*PASSAGE TO READ*:
-- start --

Emma Watson and Dan Stevens Talk Beauty and the Beast
Emma Watson and Dan Stevens were our last interview of the day during our #BeOurGuestEvent press day. We sat in our interview room after lunch anxiously awaiting the pair. They both seemed to glide into the room and immediately headed for the Funko Pop figurines on the table. Emma was wearing a completely different dress from the one we had seen her in early that day. We’d hear some many wonderful things about the pair all day, so we couldn’t wait to talk to them about the film.
We briefly touched on the audition process with the director earlier in the day. You’re probably wondering like most people if Emma is actually singing in the film. We’d already learn that she was committed to learning to sing for this part. We wanted to know from Emma and Dan how the audition process was for them.
Emma Watson: I think for Disney, it was about wanting to explore whether or not I could sing. I think, really that was the major question mark, so I was put together an audition tape, and I went away and trained. Then I did that classic thing of waiting on tentative hooks to get the call, and to hear whether or not it was up to standard and thankfully it was, so I got offered the role which was just very, very exciting, really.
Dan Stevens : And yes, for me I put a song on tape for, for Bill Condon, and it was the Beast song from the Broadway musical which we end up not using in the movie, but it is was because the Beast doesn’t sing in the animated film. Fortunately he like it.
Wardrobe and costumes play and integral part in any movie or television show. We wanted to know what was it like seeing themselves in full costume the first time?
EW : It was kind of amazing, [LAUGHS]. I think because Belle, you know, it’s a fairytale; I play kind of an architype, really. She’s more of a symbol. The way that I got into character was I sort of started to feel like I was understanding her really well through her costume, so it was like working on putting together the boots that she wore and she had kind of these slightly scruffy socks, and she had the bloomers underneath her skirt which meant that she could swing her leg over a horse.
And creating the kind of tool belt that she has on for when she’s inventing things, and it will carry her books and all these little details. She actually has a ring on this finger which actually just like one that I wear, which is one from my mom. I really felt like I was starting to get to know her, so her costume was really important for me, actually.
DS : I didn’t really have a costume. Well, I did have a costume. The made costumes for the Beast. They were really giant coats that he wore, and this massive shredded cloak, but I never actually got to put it on. I spent the whole time, as the Beast, anyway, in a forty pound muscle suit on stilts covered in gray lycra. So I looked pretty odd, but nothing like the Beast that you see in the, in the movie.

-- end --

*SOURCE MATERIAL*:
-- start --

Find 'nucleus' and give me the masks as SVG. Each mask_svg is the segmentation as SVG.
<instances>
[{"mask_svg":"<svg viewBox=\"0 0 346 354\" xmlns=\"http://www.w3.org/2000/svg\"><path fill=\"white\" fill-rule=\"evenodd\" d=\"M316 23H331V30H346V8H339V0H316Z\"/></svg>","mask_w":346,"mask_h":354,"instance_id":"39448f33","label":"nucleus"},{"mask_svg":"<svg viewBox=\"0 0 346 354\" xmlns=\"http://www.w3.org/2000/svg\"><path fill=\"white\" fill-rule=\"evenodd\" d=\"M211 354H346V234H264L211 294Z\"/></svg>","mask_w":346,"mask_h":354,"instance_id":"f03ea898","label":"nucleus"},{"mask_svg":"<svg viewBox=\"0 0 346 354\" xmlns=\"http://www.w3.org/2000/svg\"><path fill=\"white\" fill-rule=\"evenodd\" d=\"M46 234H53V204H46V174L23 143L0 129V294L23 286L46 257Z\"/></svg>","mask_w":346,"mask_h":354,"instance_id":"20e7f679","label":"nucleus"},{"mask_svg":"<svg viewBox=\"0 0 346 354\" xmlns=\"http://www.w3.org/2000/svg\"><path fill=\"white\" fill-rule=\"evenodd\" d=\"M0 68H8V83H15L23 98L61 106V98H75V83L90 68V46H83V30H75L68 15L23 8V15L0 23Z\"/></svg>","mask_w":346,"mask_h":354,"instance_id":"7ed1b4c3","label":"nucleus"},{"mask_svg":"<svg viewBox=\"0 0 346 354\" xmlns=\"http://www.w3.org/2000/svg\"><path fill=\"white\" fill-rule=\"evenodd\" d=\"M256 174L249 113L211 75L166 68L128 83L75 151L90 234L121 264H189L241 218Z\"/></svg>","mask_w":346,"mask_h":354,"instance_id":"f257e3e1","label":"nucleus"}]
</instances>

-- end --

*PARTS OF THE EXERCISE*:
a) In the Beauty and the Beast interview, substitute "utility belt" for "tool belt" in the passage from "And creating the" up to and including "for me, actually.", and give that passage in full.
b) Carry on the Beauty and the Beast interview beyond its final line.

*REPLIES*:
a)
And creating the kind of utility belt that she has on for when she’s inventing things, and it will carry her books and all these little details. She actually has a ring on this finger which actually just like one that I wear, which is one from my mom. I really felt like I was starting to get to know her, so her costume was really important for me, actually.

b)
Emma Watson is known for her portrayal of Hermione in the Harry Potter series. Both Hermione and Belle are very strong charac- very strong characters. In which ways were you able to shape the character of Belle to help continue the empowerment of future generations that will be seeing this film, both young and impressionable?
EW : That’s really a good question. There was talk of- a little bit at the beginning, – of a wedding perhaps at the end, and that had not been in the original, and I was sort of like, oh, me, sorry, can I just point out this isn’t in the original. We need to stay faithful to the original, and I felt strongly about that. I felt very strongly that she needed to have a vocation to fill her time with, this is very important to me.
So we kind of co-opted what was originally kind of crazy ole Maurice’s identity, and I was like, well, that’s not the direction that Kevin’s taking the role in. Could I co-opt that for Bell, and we had her design this washing machine that allows her to have more time to read and to teach. That was super important to me. I think also, actually, people ask me a lot, you know, what’s it like being a Disney princess? And I go, well, actually, Belle isn’t a princess, [LAUGHS].
She’s actually one of the few Disney of young women who actually isn’t a princess. She’s an ordinary girl from an ordinary village and, and actually that’s very important about her, and she has no aspirations to be a princess. She has no aspirations to marry a prince. And so there was a line in the movie, originally, about Audra, the chest of drawers says to me, oh you know, we’ll make you a gown fit for a princess, and I asked Bill, I said, could I say actually, I’m not a princess?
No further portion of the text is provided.